▶ [The request] Copy out the material below word for word, leaving out the pictures.

--- Input data ---

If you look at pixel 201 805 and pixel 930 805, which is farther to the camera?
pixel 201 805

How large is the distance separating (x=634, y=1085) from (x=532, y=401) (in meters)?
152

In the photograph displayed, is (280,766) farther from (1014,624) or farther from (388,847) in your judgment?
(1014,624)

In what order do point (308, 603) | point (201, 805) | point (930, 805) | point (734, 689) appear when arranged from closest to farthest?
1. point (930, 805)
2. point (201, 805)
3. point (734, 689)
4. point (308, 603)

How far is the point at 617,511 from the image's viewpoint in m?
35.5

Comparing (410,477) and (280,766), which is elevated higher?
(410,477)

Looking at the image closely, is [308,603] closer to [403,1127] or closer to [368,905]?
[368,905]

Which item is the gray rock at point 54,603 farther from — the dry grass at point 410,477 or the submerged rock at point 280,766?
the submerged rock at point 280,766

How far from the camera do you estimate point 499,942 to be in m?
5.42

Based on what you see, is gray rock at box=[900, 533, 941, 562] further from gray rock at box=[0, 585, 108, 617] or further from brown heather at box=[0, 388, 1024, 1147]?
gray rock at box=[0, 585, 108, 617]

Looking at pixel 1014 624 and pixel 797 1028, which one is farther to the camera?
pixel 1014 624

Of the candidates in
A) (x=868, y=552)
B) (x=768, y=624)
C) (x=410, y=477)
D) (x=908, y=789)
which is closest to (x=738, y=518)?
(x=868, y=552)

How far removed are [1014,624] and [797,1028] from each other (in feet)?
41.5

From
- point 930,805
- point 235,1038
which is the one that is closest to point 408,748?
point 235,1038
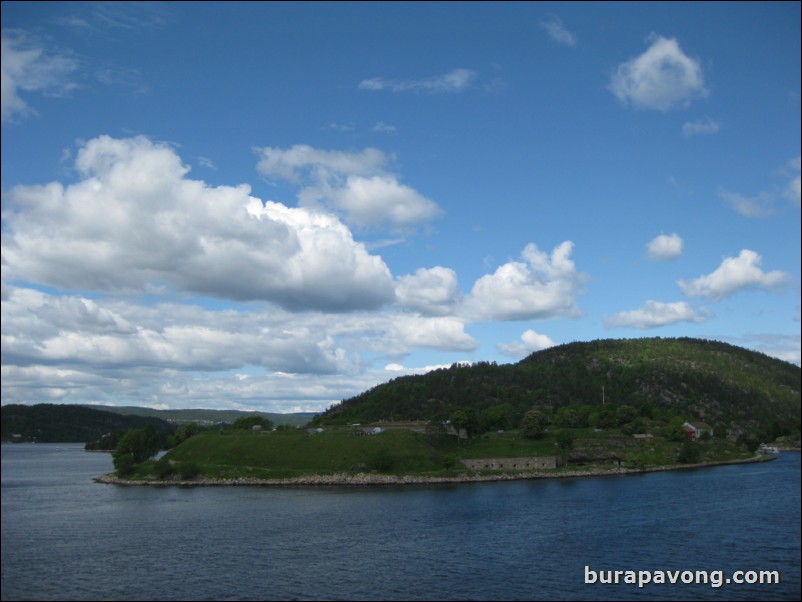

---

▶ [Right answer]
If you look at pixel 201 805 and pixel 930 805, which is farther to the camera?
pixel 201 805

How large is the distance separating (x=634, y=1085) from (x=532, y=401) (in meters)?
152

In the photograph displayed, is (280,766) farther from (1014,624) or farther from (388,847) in your judgment?
(1014,624)

In what order do point (308, 603) | point (201, 805) | point (930, 805) | point (734, 689) appear when arranged from closest to farthest?
1. point (930, 805)
2. point (201, 805)
3. point (734, 689)
4. point (308, 603)

How far is the point at 617,511 from the image's viewpoint in m?
35.5

Comparing (410,477) and (280,766), which is elevated higher?
(410,477)

Looking at the image closely, is [308,603] closer to [403,1127] or closer to [368,905]?
[368,905]

Which item is the gray rock at point 54,603 farther from — the dry grass at point 410,477 or the submerged rock at point 280,766?
the submerged rock at point 280,766

How far from the camera do you estimate point 499,942 to be in m?
5.42

Based on what you see, is gray rock at box=[900, 533, 941, 562] further from gray rock at box=[0, 585, 108, 617] or further from brown heather at box=[0, 388, 1024, 1147]?
gray rock at box=[0, 585, 108, 617]

Looking at pixel 1014 624 and pixel 797 1028, which one is farther to the camera?
pixel 1014 624

Of the candidates in
A) (x=868, y=552)
B) (x=768, y=624)
C) (x=410, y=477)
D) (x=908, y=789)
which is closest to (x=738, y=518)?
(x=868, y=552)

How far removed are [1014,624] and [797,1028] from each other (in feet)?
41.5

From
- point 930,805
- point 235,1038
which is the one that is closest to point 408,748?
point 235,1038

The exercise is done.